Most operating systems give a program enough stack space for a few thousand stack frames. If you use a recursive procedure to walk through a million-node list, Java will try to create a million stack frames, and the stack will run out of space. The result is a run-time error. You should use iteration instead of recursion when the recursion will be very deep.

However, our recursive binary search method does not have this problem. Most modern microprocessors cannot address more than 2^64 bytes of memory. Even if an array of bytes takes this much space, we will only have to cut the array in half 64 times to run a binary search. There's room on the stack for 64 stack frames, with plenty to spare. In general, recursion to a depth of roughly log n (where n is the number of items in a data structure) is safe, whereas recursion to a depth of roughly n is not.

Unfortunately, binary search can't be used on linked lists. Think about why.

Scope and Recursion

The scope of a variable is the portion of the program that can access the variable. Here are some of Java's scoping rules.
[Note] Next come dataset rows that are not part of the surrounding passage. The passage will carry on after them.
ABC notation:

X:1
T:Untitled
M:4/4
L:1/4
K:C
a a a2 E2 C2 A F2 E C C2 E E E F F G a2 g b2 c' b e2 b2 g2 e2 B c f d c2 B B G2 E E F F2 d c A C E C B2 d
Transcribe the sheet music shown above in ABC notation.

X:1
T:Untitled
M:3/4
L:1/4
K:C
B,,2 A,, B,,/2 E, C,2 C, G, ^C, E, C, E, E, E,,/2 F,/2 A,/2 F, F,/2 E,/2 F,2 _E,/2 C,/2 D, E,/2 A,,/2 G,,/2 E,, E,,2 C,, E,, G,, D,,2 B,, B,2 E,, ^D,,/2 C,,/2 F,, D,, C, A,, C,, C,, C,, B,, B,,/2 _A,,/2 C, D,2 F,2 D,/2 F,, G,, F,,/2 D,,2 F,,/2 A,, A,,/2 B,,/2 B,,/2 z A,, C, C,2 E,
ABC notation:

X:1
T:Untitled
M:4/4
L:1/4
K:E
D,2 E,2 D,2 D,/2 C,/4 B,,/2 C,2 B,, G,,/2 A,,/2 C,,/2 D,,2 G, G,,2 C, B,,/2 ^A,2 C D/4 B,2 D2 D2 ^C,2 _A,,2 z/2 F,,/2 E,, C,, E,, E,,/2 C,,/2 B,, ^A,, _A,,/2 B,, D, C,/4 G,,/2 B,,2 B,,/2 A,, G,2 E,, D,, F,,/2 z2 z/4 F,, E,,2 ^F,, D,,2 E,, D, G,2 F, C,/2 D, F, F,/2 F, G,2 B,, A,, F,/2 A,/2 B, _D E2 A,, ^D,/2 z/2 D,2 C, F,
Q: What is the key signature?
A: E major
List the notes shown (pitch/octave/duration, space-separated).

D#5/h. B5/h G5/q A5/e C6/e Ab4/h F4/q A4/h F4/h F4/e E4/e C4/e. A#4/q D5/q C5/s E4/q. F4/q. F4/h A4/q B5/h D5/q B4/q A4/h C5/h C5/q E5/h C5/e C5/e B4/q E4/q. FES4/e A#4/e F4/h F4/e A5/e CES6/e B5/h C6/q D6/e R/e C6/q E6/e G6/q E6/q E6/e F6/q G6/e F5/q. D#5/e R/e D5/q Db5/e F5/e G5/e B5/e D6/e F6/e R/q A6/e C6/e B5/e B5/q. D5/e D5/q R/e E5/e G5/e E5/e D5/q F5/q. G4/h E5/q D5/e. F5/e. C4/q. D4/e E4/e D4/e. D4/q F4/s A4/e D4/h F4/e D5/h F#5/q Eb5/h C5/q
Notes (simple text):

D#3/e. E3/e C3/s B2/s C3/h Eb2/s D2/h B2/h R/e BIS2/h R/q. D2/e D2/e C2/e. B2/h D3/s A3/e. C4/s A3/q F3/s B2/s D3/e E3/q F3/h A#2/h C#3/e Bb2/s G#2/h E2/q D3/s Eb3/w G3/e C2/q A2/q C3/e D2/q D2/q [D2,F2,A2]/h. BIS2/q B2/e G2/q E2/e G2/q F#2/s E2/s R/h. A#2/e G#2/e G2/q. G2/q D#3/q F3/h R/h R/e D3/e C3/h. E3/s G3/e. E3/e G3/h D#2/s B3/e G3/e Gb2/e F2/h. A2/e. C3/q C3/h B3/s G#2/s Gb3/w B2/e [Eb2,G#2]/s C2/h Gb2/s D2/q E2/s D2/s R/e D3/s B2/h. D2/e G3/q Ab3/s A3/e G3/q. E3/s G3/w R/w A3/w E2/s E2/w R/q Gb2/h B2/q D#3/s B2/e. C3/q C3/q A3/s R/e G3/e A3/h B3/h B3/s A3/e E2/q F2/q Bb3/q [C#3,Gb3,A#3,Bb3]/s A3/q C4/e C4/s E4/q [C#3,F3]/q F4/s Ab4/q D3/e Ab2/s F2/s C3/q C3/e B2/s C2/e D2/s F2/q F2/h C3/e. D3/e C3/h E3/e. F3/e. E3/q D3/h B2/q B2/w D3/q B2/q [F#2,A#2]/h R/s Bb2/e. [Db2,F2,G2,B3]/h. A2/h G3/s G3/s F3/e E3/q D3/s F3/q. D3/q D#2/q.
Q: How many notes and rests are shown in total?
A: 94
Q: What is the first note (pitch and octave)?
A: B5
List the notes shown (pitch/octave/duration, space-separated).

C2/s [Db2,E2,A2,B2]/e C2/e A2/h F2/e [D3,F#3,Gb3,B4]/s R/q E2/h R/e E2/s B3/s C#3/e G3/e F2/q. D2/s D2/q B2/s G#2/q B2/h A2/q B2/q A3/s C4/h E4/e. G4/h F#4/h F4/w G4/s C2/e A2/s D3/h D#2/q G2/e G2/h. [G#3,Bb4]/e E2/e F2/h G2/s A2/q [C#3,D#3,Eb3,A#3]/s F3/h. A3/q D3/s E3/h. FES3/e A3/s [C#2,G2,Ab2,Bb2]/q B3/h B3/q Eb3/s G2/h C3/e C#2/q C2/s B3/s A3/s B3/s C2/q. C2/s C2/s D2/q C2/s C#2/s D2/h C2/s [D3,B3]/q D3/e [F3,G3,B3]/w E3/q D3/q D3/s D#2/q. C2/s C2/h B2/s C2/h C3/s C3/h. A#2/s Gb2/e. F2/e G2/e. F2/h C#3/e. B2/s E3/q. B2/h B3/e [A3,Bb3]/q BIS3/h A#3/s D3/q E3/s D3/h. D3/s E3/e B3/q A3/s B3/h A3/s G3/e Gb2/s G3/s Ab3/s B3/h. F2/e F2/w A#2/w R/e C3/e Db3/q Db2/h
  • Local variables and parameters are in scope only inside the method that declares them, and only for the topmost stack frame. Furthermore, a local variable is in scope only from the variable declaration down to the innermost closing brace that encloses it. A local variable declared in the initialization part of a "for" loop is in scope only in the loop body.
  • Class variables (static fields) are in scope everywhere in the class, except when shadowed by a local variable or parameter of the same name.
  • Fully qualified class variables ("System.out", rather than "out") are in scope everywhere in the class, and cannot be shadowed. If they're public, they're in scope in all classes.
  • Instance variables (non-static fields) are in scope in non-static methods of the class, except when shadowed.
  • Fully qualified instance variables ("amanda.name", "this.i") are in scope everywhere in the class, and cannot be shadowed. If they're public, they're in scope in all classes.